Perform a daily backup of all critical data and applications.

Now that Microsoft is determined to provide security patches on a regular basis, other brands of software are now being target by criminals for security flaws.  These are as important to install as the Microsoft Windows updates.  However, because Windows does not include an easy way to search for updates for non-Microsoft software, you may need to install a 3rd party application that will help you detect and install updates as they become available. 

What is "Spoofing"?

In general computer terms, spoofing is a way for a program or associated web content to hide it's original point of origin; in other words, to disguise where or from whom the content really came from.  E-mail spoofing,  
IP spoofing,  web site spoofing, and DNS cache poisoning are examples.

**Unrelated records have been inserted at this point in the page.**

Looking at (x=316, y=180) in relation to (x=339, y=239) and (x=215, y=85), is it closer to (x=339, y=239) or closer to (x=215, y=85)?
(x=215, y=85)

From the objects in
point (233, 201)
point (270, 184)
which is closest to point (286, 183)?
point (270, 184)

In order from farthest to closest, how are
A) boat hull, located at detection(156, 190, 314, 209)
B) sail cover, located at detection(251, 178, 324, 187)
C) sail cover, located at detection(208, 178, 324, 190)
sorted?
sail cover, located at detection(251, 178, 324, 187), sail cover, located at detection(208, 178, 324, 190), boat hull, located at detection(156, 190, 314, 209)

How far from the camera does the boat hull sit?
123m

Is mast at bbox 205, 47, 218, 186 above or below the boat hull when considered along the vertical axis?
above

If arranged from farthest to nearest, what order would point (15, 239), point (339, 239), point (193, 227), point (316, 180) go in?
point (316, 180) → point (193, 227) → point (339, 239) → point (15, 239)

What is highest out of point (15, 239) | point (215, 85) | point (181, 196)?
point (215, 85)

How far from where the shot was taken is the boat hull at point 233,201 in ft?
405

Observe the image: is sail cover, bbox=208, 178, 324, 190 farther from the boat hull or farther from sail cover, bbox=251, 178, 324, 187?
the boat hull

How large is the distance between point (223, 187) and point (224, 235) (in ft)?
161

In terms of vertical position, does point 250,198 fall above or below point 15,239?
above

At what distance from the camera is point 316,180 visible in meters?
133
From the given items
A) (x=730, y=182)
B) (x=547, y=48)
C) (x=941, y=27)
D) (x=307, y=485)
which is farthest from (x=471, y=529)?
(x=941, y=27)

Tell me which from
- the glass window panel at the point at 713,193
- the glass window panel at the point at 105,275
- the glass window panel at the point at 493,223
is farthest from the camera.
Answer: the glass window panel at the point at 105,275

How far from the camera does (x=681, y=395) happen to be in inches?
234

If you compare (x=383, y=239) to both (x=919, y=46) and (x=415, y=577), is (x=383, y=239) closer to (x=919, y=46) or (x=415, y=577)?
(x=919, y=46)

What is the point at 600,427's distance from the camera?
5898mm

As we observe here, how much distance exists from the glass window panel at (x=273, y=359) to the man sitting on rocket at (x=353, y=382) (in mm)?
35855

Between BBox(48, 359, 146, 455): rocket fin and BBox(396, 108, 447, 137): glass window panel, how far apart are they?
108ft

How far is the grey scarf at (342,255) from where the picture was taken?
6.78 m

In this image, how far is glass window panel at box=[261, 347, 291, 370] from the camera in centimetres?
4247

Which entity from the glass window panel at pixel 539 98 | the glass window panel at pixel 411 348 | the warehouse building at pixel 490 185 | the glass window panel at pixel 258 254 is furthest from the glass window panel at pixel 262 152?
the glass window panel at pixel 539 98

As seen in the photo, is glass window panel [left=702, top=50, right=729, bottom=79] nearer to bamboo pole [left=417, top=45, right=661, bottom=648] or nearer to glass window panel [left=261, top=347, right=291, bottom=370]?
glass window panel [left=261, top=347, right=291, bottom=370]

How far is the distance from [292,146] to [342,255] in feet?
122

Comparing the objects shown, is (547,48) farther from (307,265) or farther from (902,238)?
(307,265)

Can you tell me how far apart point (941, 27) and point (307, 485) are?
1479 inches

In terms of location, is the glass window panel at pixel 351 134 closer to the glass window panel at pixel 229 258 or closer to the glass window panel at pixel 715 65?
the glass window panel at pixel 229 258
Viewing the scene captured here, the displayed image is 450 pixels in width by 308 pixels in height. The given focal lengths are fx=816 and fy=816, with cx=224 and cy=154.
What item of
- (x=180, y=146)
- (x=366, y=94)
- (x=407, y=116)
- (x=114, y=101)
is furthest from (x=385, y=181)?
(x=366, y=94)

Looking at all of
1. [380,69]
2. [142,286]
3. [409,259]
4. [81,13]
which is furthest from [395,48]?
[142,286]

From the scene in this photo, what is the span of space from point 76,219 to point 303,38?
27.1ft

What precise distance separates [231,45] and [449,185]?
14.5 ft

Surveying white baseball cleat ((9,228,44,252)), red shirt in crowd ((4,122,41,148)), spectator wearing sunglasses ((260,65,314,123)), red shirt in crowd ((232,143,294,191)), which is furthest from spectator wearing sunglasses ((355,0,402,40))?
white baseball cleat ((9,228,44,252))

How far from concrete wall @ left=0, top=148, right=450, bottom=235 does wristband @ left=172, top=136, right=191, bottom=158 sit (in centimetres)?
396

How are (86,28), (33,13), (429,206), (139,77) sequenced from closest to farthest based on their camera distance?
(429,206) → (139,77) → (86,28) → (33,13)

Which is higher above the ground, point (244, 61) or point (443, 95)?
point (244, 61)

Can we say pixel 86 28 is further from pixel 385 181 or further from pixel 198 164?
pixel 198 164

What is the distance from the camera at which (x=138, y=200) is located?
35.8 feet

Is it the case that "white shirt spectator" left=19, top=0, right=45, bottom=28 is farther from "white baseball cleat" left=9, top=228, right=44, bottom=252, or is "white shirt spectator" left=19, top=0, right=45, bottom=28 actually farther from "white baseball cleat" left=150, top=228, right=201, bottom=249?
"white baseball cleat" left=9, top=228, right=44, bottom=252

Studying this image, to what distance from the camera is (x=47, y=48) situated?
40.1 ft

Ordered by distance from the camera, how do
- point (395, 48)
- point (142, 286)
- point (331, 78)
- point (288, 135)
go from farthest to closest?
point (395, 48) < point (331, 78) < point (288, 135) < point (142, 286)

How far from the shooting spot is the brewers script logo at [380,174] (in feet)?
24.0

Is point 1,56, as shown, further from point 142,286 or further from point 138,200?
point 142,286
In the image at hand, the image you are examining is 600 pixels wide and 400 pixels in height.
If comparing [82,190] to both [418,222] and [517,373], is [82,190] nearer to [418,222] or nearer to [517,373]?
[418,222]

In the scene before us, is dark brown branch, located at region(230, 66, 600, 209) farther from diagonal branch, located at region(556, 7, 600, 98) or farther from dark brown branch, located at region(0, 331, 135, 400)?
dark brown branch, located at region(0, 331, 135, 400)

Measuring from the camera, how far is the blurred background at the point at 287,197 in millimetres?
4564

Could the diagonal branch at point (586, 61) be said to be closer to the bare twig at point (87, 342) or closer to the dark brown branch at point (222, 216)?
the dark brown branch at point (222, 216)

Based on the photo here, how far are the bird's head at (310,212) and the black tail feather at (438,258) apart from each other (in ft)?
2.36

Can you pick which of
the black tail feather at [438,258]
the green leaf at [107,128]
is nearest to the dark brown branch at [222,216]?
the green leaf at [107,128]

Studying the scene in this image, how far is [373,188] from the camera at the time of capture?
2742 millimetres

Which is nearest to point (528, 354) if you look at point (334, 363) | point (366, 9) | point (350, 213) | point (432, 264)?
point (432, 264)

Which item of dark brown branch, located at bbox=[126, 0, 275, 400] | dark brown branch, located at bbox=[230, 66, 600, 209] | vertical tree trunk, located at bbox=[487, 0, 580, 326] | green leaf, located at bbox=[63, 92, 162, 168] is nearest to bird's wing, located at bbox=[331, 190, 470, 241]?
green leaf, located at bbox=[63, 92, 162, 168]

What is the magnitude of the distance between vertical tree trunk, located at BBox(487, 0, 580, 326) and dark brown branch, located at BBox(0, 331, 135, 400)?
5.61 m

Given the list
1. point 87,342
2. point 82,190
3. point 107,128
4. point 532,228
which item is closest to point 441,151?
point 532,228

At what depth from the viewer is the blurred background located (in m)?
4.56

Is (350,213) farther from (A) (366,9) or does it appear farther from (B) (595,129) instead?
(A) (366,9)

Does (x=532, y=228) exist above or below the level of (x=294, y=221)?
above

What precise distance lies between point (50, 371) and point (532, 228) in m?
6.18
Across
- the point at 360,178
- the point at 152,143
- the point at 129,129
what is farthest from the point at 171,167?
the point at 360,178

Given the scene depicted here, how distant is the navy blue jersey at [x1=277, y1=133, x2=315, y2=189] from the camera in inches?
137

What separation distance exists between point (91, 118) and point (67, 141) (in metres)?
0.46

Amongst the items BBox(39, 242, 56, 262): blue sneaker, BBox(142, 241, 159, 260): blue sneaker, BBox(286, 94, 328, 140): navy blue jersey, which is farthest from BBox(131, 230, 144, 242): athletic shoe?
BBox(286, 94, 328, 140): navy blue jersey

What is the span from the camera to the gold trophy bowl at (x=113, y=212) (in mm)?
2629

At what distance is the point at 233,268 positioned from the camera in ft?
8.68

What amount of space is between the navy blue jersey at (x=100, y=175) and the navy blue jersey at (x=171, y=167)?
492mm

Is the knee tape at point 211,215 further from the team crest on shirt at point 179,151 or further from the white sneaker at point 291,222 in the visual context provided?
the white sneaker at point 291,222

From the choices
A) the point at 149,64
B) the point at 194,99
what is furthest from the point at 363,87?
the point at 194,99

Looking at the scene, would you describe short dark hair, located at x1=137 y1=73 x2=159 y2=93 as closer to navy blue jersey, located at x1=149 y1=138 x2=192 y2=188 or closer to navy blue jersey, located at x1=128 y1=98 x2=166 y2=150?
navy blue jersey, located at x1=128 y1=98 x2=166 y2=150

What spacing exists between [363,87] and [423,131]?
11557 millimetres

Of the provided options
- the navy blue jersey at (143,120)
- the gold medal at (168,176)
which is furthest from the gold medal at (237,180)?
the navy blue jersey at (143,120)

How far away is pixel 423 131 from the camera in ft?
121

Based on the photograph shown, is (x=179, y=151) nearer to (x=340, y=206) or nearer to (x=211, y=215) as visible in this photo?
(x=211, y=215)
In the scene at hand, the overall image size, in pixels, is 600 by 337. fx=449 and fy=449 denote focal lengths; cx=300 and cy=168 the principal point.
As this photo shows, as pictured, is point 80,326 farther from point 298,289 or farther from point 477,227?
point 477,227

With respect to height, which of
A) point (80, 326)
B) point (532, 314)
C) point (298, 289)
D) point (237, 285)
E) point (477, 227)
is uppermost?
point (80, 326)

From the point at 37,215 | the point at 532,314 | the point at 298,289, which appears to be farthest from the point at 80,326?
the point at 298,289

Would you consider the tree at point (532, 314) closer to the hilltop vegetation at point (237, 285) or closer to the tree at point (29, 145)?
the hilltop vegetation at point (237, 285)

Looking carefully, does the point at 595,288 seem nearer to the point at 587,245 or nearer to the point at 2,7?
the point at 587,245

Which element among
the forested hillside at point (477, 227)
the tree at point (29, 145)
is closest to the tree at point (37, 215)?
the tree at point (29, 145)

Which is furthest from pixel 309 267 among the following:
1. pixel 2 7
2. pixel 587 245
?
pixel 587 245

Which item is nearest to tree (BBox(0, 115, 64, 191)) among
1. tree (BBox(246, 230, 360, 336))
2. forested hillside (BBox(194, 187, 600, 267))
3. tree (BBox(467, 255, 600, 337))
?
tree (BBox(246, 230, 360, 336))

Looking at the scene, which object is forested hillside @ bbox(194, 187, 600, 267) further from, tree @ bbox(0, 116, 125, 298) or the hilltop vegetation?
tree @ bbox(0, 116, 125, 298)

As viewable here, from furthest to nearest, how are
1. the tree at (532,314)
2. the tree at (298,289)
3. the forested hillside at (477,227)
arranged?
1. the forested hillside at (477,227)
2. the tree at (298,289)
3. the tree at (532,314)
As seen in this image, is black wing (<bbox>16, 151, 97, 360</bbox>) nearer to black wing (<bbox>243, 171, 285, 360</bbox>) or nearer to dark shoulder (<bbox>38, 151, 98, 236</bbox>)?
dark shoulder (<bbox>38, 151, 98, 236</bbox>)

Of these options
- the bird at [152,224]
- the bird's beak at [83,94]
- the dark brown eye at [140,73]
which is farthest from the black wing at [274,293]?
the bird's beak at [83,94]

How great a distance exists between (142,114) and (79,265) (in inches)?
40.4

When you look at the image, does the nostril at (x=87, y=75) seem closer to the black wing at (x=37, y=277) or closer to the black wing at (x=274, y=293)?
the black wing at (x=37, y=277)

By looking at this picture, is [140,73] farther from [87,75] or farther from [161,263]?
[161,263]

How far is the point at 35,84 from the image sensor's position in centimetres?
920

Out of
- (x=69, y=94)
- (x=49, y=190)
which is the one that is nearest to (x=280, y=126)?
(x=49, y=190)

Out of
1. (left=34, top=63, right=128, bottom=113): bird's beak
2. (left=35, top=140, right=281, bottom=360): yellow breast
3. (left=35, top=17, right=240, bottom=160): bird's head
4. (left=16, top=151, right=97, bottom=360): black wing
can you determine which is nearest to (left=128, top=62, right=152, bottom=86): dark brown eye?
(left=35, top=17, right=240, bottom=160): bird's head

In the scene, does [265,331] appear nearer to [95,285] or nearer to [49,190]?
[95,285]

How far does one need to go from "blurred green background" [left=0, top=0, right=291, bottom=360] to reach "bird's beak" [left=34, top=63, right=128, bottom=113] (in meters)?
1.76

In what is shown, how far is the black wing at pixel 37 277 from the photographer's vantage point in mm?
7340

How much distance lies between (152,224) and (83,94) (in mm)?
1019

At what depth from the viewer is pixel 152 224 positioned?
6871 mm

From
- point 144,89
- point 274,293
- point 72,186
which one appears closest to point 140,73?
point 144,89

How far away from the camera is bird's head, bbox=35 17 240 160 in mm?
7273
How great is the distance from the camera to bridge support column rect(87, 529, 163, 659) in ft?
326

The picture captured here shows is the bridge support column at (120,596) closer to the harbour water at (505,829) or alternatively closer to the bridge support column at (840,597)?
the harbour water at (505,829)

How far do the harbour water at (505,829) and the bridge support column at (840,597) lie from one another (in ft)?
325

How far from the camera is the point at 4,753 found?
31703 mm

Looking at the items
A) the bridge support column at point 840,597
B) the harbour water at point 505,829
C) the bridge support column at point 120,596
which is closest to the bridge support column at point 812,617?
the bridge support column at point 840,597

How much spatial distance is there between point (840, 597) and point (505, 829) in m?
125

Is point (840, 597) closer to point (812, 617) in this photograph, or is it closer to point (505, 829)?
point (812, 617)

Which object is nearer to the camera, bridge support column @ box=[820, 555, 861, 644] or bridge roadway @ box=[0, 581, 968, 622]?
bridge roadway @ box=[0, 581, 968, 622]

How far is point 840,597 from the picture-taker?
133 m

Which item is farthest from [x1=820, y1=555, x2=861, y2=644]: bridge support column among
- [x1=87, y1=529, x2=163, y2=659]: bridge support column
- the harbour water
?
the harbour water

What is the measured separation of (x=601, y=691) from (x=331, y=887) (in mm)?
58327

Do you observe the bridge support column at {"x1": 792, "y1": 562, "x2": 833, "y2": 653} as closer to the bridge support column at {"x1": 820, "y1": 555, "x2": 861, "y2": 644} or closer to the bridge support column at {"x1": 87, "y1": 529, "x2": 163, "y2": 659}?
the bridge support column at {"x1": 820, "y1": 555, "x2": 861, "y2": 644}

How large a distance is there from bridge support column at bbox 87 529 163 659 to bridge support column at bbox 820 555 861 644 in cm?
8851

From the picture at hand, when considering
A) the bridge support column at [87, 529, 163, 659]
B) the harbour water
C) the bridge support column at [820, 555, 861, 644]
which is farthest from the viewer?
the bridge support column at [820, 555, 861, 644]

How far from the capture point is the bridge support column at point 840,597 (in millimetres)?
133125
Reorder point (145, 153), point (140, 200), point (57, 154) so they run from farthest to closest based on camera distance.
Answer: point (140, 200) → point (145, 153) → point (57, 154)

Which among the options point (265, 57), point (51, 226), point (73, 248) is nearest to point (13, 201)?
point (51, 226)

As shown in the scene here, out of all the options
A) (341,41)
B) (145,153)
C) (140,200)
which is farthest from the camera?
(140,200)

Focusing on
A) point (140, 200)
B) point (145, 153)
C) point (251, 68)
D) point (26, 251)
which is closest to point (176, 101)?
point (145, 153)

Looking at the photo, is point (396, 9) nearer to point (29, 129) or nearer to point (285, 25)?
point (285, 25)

E-Mail spoofing is most commonly seen with spam mail.  Because the protocol for sending e-mail (SMTP) was not originally intended to be highly secure, spammers have found a way to forge the incoming e-mail headers to appear to originate from another source.  In this way, they are attempting to hide their real source to prevent detection and blocking.  For example, you may receive spam that appears to come from a non-spamming source, even from people that you may know.  Spammers hope that this will enable them to "slip past" detection systems, and provide a higher chance that you will actually view the e-mail.  If you receive spam mail that looks like it came from a legitimate source, there is a good chance that e-mail spoofing has occurred - so don't be quick to blame what you believe is the originator.  Some people may also receive a "bounce-back" e-mail from an anti-spammer bot or server claiming that they have attempted to send an e-mail that contains a virus, or simply violates generally accepted anti-spamming rules.  In this case, someone else is using your e-mail address to spoof the header and pretend that you are the original sender.  A policy server on the internet (an internet bot) has detected the e-mail and "sends-back" a message to what it believes was the original sender.  Unfortunately some bots are not smart enough to detect the forged header, so you receive the warning instead.  This is possible indication that someone you know may be infected with a virus, or it may simply indicate that your e-mail address is now part of the spammers list of well know e-mail addresses.  Either way, your best bet is to simply delete all spam immediately and ignore the bounce-back messages.  Installing a good anti-spam software program can help.  Although not perfect they can help reduce spam.

Web Site spoofing is commonly seen with criminal activity that attempts to lure people to forged web sites for the purpose of stealing personal information such as credit card numbers and social security numbers.  Phishing and web site spoofing are often used together.  A spoofed web site address will take you to a false web site that looks like the real site that you intended to visit.  You can protect yourself by making sure you have the latest web browser updates and by never clicking on links that take you to a web site that asks for personal or financial information.  If you need to use a web site for these kinds of transactions (on-line banking or credit card purchases), simply type the address in your browser's address bar every time.  This may seem overly cautious, but external links that take you to web sites that give access to confidential information or are intended as on-line shopping sites, may expose you to spoofed web sites.  For more information, read Microsoft's article, "How to recognize spoofed web sites".

DNS cache poisoning is an exploit that re-directs web addresses away from the authentic site to another site.  This is often used by malware to prevent removal by keeping the user from downloading anti-malware software from the internet. It is also sometimes used as a way to re-direct web searches to an alternative site, which is a form of browser hijacking.  DNS poisoning is a very serious issue especially if a DNS server is involved.  Every computer that uses that server for DNS resolution is vulnerable to exploitation.